Moving in with someone is an opportunity to spend more time together and to have a lot more hot sex, but it can also reveal the less attractive aspects of your personality, and that's where couples can come a cropper. Anyone can put their best foot forward on a date, but when you are sharing a bedroom you get to smell their socks.

As you point out, the decision to live together is generally made when the rose-tinted glasses are still steamed up, but one of the problems with cohabitation is that it shrinks the physical space between you. That provides cosy security, but it also rapidly robs a relationship of mystery. There will, inevitably, be things that you can never unsee or unhear. It won't be a problem in the early days, but in the long term keeping the lust alive is about not losing your 'self' in the relationship, continuing to respect each other as individuals and being responsive to each other's needs.

When psychology professor Gurit Birnbaum asked 100 couples to keep a diary of changes that increased sexual activity in their relationships, she found that levels of sexual desire increased significantly when partners made each other 'feel special'. Feeling that their partner understood them and was genuinely interested in supporting them created a foundation of intimacy that led to a satisfying sexual relationship.

How do you make someone feel special every day? Take a genuine interest in them and in what they have done that day. That doesn't sound remarkable, but you would be amazed at how many couples forget to ask each other how their day was or how they are feeling. Forget date nights and sex toys; it really is the smallest of things that fuel sexual intimacy.

Even if you've been burnt before, the good news is that if you can get through the first five years, you cut the risk of this relationship failing by 50%. Michael Rosenfeld, a sociologist at Stanford University, has been conducting a longitudinal study of the romantic trajectories of more than 3,000 people since 2009 and he has found that the longer a couple stay together, the less likely it is that their relationship will end; the risk falls by roughly ten percentage points each year for the first five years, which is impressive. The more you invest in your relationship, the less likely you are to give up on it. However, no matter how hard you try to avoid conflict, living together will create some. And although sex can be an effective salve when things get tetchy, it will never do the heavy lifting. If you are not getting on in the kitchen, you are unlikely to be getting on in the bedroom either.

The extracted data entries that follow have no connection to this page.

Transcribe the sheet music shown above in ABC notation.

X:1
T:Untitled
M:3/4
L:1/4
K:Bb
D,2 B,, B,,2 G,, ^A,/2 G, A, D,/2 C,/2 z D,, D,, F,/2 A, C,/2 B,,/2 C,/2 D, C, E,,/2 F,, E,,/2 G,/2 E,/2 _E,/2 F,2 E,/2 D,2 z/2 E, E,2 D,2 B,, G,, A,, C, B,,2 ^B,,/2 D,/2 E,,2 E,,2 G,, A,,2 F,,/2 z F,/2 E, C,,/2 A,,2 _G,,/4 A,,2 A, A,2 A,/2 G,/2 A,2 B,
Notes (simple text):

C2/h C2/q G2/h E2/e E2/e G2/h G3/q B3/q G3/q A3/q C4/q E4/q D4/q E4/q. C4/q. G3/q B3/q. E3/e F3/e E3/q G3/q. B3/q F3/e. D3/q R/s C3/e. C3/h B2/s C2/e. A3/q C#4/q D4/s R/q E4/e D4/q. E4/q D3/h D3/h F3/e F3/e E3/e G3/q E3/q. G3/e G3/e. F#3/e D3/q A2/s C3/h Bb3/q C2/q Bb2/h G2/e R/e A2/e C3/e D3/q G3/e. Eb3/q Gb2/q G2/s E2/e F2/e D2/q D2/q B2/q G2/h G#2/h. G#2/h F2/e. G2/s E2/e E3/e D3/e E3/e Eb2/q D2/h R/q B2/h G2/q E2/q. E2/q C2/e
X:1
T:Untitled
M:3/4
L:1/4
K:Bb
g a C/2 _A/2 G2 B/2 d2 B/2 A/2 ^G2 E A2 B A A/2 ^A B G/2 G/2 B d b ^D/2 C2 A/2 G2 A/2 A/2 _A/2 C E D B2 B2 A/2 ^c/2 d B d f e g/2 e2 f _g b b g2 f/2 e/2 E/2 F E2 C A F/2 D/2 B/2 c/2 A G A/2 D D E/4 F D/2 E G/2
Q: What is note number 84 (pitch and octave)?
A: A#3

Domestic equity is fundamental, but rules often cause more problems than they solve. Initially, I think you are better off playing to your strengths and discovering what you both delight in. It may transpire that one of you loves cooking and shopping, the other may enjoy sorting the recycling, folding the laundry or precision-stacking the dishwasher. Celebrate what works, rather than nagging each other about what does not, and have an honest conversation about how you can divvy up the tasks that don't appeal to either of you. Find ways to make the tough stuff fun and the fun stuff will be frequent.